Ancora una volta. Come era già accaduto a Genova il 9 dicembre del 2002 ed
a Bologna nel dicembre scorso, lo scopo era quello di uccidere, con il
secondo e più potente ordigno, i poliziotti che fossero accorsi in seguito
alla prima esplosione - si legge in una dichiarazione del ministro
diffusa, a sera, dal Viminale - La rivendicazione è attualmente al vaglio
degli investigatori. Ma la sigla F.a.i/Brigata 20 luglio è la stessa che
si è già attribuita l’attentato del 2002»
Altri elementi, però, hanno indotto il ministro degli Interni a puntare
con decisione la pista anarco-insurrezionalista: «La feroce aggressione
alle forze dell’ordine è una costante di questo movimento eversivo, che
spesso è riuscito a praticarla nelle piazze e nei cortei, cercando di
creare un clima che ha raggiunto persino le curve degli stadi».
Pisanu era giunto a questa determinazione, ancor prima che arrivasse il
volantino di rivendicazione. Sono molti gli elementi che hanno convinto
gli esperti dell’antiterrorismo del Viminale a scartare quasi subito altre
possibili matrici. Attentati come quello al commissariato di Sturla, per
quanto potenzialmente devastanti, non necessitano di un’organizzazione
capillare o militarizzata, né, tanto meno, un’accentuata capacità
organizzativa.
«La struttura di queste cellule è"orizzontale": non ha vertici o gruppi
dirigenti.
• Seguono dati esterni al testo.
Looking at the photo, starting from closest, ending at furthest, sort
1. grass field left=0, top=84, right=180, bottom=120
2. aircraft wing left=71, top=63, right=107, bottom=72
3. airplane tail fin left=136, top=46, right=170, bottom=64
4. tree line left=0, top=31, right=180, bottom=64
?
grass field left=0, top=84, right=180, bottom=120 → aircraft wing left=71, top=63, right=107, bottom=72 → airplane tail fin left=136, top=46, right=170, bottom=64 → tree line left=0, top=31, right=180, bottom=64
Le decisioni vengono prese in riunioni collettive - spiega uno
degli inquirenti raccontando come esista una videoregistrazione di uno di
questi summit - e le conoscenze tecniche dell’esplosivo viene attinto da
Internet».
Si tratta quindi di strutture più facili da colpire una volta individuate,
ma meno facilmente permeabili da parte del controspionaggio. Al momento,
secondo il Viminale, l’organizzazione sarebbe composta, al massimo, di un
migliaio di persone, tra quelle disposte a compiere attentati in prima
persona e quelli che fungono da fiancheggiatori. Il "nocciolo duro"
sarebbe composto da meno di cento nomi. I cervelli più pericolosi si teme
siano in Sardegna ed in Piemonte.
Un mondo variegato e complesso. Che però si è riunito, operativamente,
sotto la sigla Fai: Federazione anarchica informale. Sigla che è un
"cartello", un raggruppamento che comprende nomi noti
dell’anarco-insurrezionalmente (la Cooperativa Fuochi e affini di
Bologna), gli autori del precedente attentato genovese (la Brigata XX
Luglio) e gli spagnoli delle Cinque C (cellule contro il Capitale, il
Carcere, le sue Celle e i suoi Carcerieri).
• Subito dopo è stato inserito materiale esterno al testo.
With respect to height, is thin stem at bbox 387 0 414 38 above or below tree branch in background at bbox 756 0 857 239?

La rivendicazione è stata inviata al Secolo XIX, così com’era accaduto nel
dicembre 2002 dopo l’attentato alla questura. Ma è stata intercettata
dalla Digos alle poste centrali di Genova, prima che giungesse al reparto
smistamento. Una busta con l’indirizzo tracciato con il normografo, che
contiene una pagina e mezza di minacce alla polizia. Sul cui contenuto è
caduto il riserbo più totale.
La questura ha negato fino all’ultimo momento possibile che esistesse una
rivendicazione per la notte del 29 marzo. La spiegazione ufficiale:
sfruttare nel silenzio le informazioni che potevano arrivare dagli
interrogatori di una lunga serie di appartenenti a centri sociali, che
come aveva anticipato il nostro quotidiano erano stati perquisiti già la
notte stessa dell’attentato. A questa spiegazione se ne aggiunge un’altra:
il timore, da parte della stessa polizia, che il volantino potesse
riferire di circostanze esplicite o contenere nomi "imbarazzanti" come
potenziali vittime degli attentati. Ad esempio funzionari sotto inchiesta
da parte della magistratura per le vicende del G8.
L’iniziativa della magistratura e della polizia, legittima sotto il piano
formale ma che si è trasformata in un atto di censura contro la libertà
d’informazione, ha sollevato le proteste durissime delle associazioni di
categoria dei giornalisti (come si legge nell’articolo a fianco).
Da oggi le indagini ripartono dal volantino di rivendicazione. Il cui
contenuto è, come spiega il questore, secretato dalla magistratura.